Local LLM optimization: Step-3.7-Flash gains 2.4x speed, MTP breaks vision

By PulseAugur Editorial · [1 sources] · 2026-06-28 13:02

A developer has optimized the Step-3.7-Flash (198B-A11B vision MoE) model for local hardware, achieving significant performance gains.

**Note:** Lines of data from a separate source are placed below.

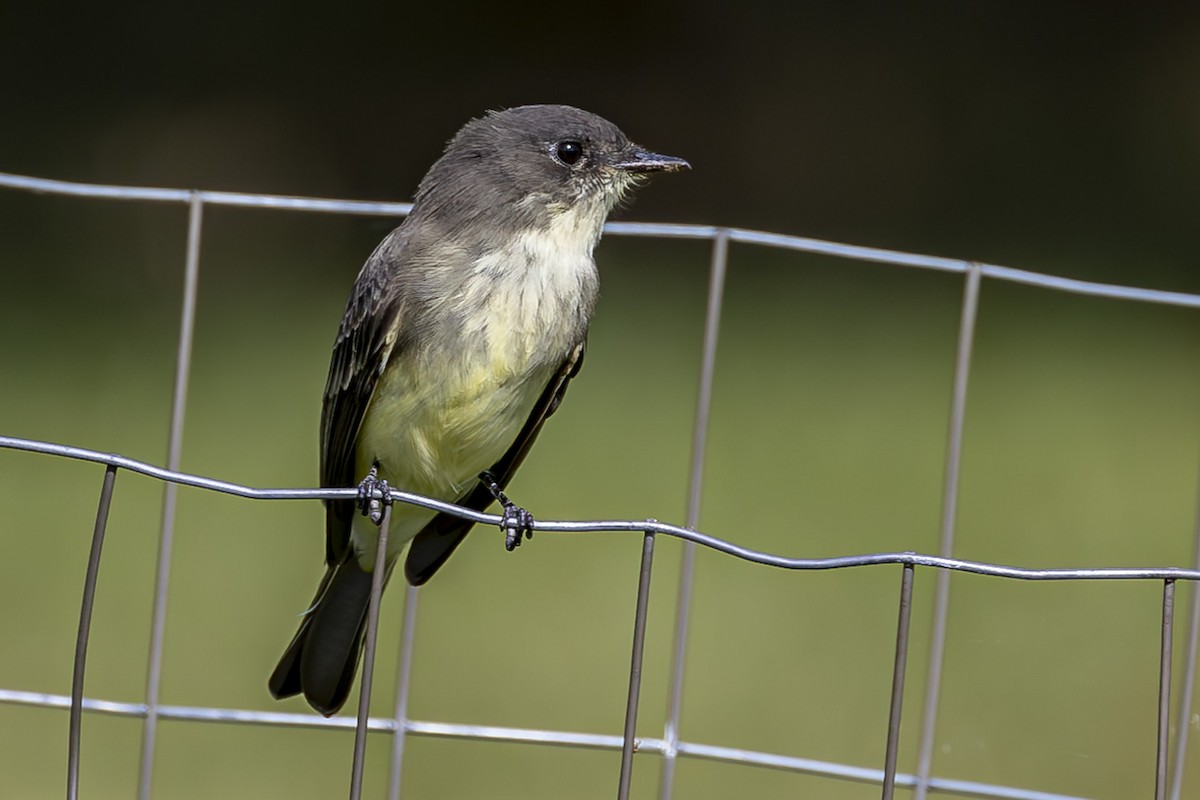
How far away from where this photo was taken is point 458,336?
6.34 ft

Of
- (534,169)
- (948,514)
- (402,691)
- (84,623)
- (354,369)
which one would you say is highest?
(534,169)

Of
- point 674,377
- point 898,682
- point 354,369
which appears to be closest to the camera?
point 898,682

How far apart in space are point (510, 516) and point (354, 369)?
27 centimetres

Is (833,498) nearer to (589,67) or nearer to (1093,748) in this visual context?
(1093,748)

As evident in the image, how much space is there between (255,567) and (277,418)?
56 cm

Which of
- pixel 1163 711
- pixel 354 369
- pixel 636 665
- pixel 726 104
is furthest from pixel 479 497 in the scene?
pixel 726 104

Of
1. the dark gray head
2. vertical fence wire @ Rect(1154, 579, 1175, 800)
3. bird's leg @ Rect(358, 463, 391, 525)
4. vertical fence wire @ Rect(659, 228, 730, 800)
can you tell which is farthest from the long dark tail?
vertical fence wire @ Rect(1154, 579, 1175, 800)

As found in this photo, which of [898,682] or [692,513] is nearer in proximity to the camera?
[898,682]

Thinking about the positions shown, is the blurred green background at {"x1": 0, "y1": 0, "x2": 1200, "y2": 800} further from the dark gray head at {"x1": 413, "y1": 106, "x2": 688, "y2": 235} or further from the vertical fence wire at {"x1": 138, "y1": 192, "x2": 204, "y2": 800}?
the dark gray head at {"x1": 413, "y1": 106, "x2": 688, "y2": 235}

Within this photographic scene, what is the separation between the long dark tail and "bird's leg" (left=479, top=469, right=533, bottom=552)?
0.63 feet

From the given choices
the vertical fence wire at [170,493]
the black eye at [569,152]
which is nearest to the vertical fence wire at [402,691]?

By ensuring the model's largest quantization (IQ3_XXS) fits entirely within the 96GB VRAM across four 3090 GPUs, they observed a 2.4x speed increase compared to a higher quantization (IQ4_XS) that spilled data to the CPU. Additionally, the developer found that the model's speculative decoding feature (MTP) is incompatible with its vision capabilities, causing hard aborts when processing image tokens. AI

IMPACT Demonstrates how VRAM capacity significantly impacts local LLM performance, influencing hardware choices and model quantization strategies.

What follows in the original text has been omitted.